ここで行われた会話は極めて現代的(普遍的)な内容である。
”日本の神々は過去の貴人である死者でありそれを偲ぶことは良いことではあるが、現世をどう生きるのか悩む人々にとって指針を与えるものではない。対してフロイスらが説く言葉はすべてにおいて公正なことを教えようとしていることを道三は言っている。過去の貴人である死者を尊ぶこと、及びその儀式を生者が何かを犠牲にしてまで執り行うようになるまでに傾倒すれば人は道を誤る。
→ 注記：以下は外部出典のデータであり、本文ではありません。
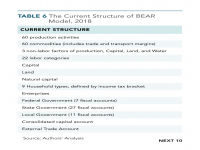 Table 6 The Current Structure of BEAR Model, 2018
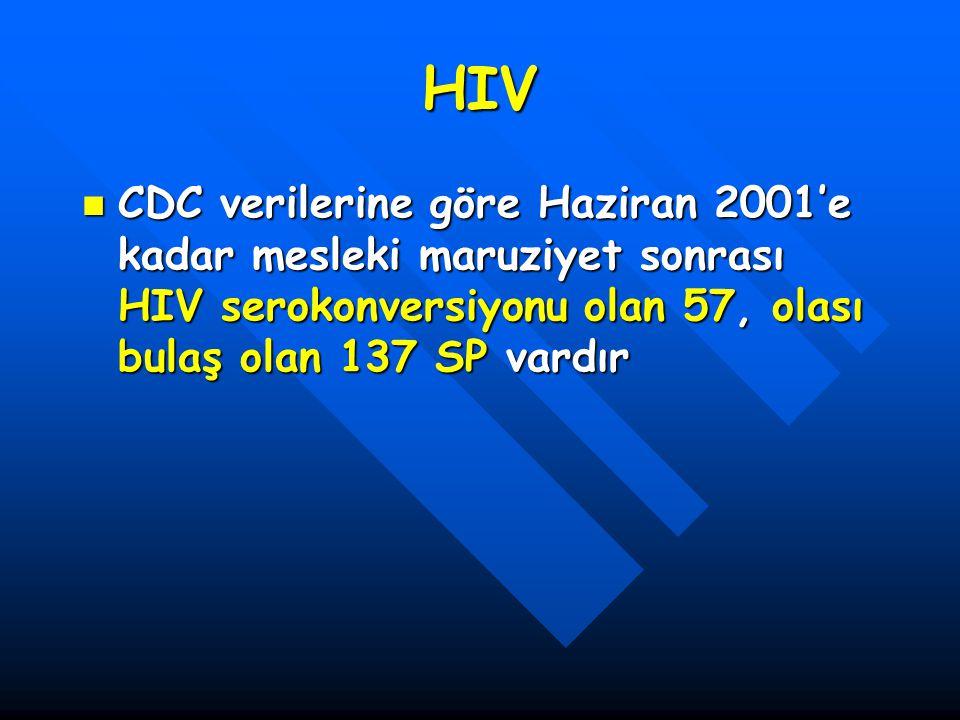 HIV CDC verilerine göre Haziran 2001'e kadar mesleki maruziyet sonrası HIV serokonversiyonu olan 57, olası bulaş olan 137 SP vardır CDC verilerine gör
そして、司祭はそれぞれが力に応じてなしうる以上のことは求めないことを説いた。それがフロイスらの考えるところ信じるところであった。
曲直瀬道三の石碑
十念寺:京都市上京区寺町通今出川上ル鶴山町13
十念寺の門前に曲直瀬道三の石碑がある。寺の中には入れない。この寺の中に曲直瀬道三の墓と曲直瀬道三顕彰碑文があるが、「施薬院全宗」(後述)の墓もここにある。全宗の墓は、小さいが重々しい木造の霊廟の中に収められている。門前の石碑だけでわざわざ見に行く価値はないので、「旧三井家下鴨別邸(500〜900円)」や「出町ふたば(名代豆餅5個1000円:行列あり)」「満寿形屋(鯖寿司ときつねうどんセット1300円)」などのついでに訪ねればよいだろう。